Records supplied:
***
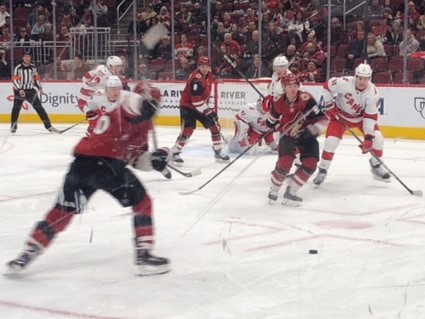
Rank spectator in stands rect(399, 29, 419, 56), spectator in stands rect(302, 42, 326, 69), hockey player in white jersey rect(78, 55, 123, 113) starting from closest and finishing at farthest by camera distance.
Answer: hockey player in white jersey rect(78, 55, 123, 113)
spectator in stands rect(399, 29, 419, 56)
spectator in stands rect(302, 42, 326, 69)

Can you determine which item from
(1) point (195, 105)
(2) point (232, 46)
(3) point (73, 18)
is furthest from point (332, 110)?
(3) point (73, 18)

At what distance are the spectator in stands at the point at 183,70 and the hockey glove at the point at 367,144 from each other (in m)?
5.89

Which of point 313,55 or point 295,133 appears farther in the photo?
point 313,55

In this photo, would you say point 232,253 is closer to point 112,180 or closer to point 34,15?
point 112,180

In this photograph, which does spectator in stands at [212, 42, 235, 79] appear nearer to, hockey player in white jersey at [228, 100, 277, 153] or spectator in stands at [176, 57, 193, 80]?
spectator in stands at [176, 57, 193, 80]

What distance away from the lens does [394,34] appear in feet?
34.1

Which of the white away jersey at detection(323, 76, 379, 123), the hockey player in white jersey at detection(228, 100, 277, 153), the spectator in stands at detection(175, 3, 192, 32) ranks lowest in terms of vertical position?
the hockey player in white jersey at detection(228, 100, 277, 153)

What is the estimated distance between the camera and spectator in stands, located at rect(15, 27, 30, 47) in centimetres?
1343

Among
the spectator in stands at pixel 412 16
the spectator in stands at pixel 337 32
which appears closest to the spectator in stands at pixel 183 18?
the spectator in stands at pixel 337 32

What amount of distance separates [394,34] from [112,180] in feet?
23.8

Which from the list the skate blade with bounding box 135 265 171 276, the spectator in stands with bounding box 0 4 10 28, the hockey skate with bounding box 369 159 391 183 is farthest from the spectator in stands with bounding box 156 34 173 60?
the skate blade with bounding box 135 265 171 276

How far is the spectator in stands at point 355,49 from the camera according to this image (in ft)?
34.4

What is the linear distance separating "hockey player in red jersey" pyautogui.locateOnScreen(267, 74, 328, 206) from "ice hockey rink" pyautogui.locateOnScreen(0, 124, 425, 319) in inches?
6.7

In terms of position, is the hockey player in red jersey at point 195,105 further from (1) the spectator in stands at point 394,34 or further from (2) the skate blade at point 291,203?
(1) the spectator in stands at point 394,34
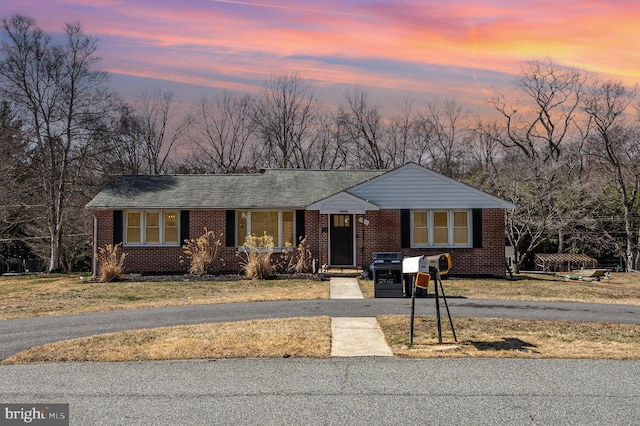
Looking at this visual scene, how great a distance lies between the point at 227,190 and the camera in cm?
2306

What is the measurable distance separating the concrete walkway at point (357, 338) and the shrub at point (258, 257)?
8.73 metres

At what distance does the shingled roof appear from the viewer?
70.8 feet

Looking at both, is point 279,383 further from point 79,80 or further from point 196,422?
point 79,80

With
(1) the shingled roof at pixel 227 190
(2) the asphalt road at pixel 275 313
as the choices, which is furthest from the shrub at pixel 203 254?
(2) the asphalt road at pixel 275 313

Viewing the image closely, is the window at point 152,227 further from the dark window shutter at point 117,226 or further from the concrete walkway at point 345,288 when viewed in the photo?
the concrete walkway at point 345,288

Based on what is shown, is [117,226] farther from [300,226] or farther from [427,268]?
[427,268]

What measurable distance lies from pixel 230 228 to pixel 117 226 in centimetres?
459

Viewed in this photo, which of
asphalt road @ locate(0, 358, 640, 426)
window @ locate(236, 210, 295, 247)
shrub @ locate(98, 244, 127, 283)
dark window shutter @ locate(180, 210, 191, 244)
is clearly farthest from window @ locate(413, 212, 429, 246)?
asphalt road @ locate(0, 358, 640, 426)

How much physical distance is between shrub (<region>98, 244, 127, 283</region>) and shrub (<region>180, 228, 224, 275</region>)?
7.87 feet

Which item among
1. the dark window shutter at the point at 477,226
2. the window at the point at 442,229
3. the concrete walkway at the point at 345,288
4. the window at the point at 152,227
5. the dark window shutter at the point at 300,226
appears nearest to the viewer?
the concrete walkway at the point at 345,288

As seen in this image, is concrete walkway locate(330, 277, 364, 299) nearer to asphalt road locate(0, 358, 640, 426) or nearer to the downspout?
asphalt road locate(0, 358, 640, 426)

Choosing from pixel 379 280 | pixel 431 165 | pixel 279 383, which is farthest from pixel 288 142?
pixel 279 383

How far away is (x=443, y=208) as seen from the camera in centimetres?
2100

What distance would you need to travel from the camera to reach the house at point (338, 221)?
68.9 feet
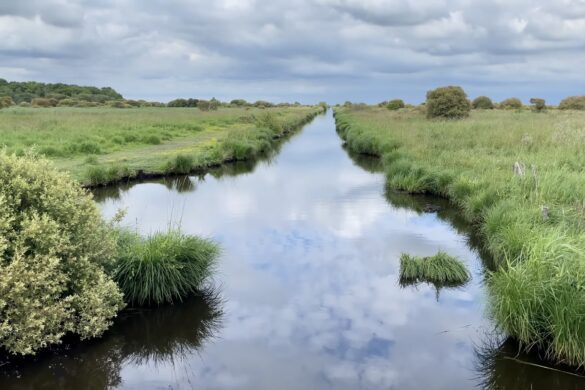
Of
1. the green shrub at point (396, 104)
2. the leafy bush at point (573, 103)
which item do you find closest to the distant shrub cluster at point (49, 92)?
***
Aim of the exercise: Lay out the lines as a Markdown table with the columns Row and Line, starting with the line containing "What distance would" and continuing through the last line. Number each row, and leave out blank lines and pictures.

Solved exercise:
| Row | Line |
|---|---|
| 1 | What distance would you need to travel from the camera to reach the house at point (338, 221)? |
| 2 | 68.9 feet |
| 3 | Of |
| 4 | 1. the green shrub at point (396, 104) |
| 5 | 2. the leafy bush at point (573, 103) |
| 6 | which item do you find closest to the distant shrub cluster at point (49, 92)? |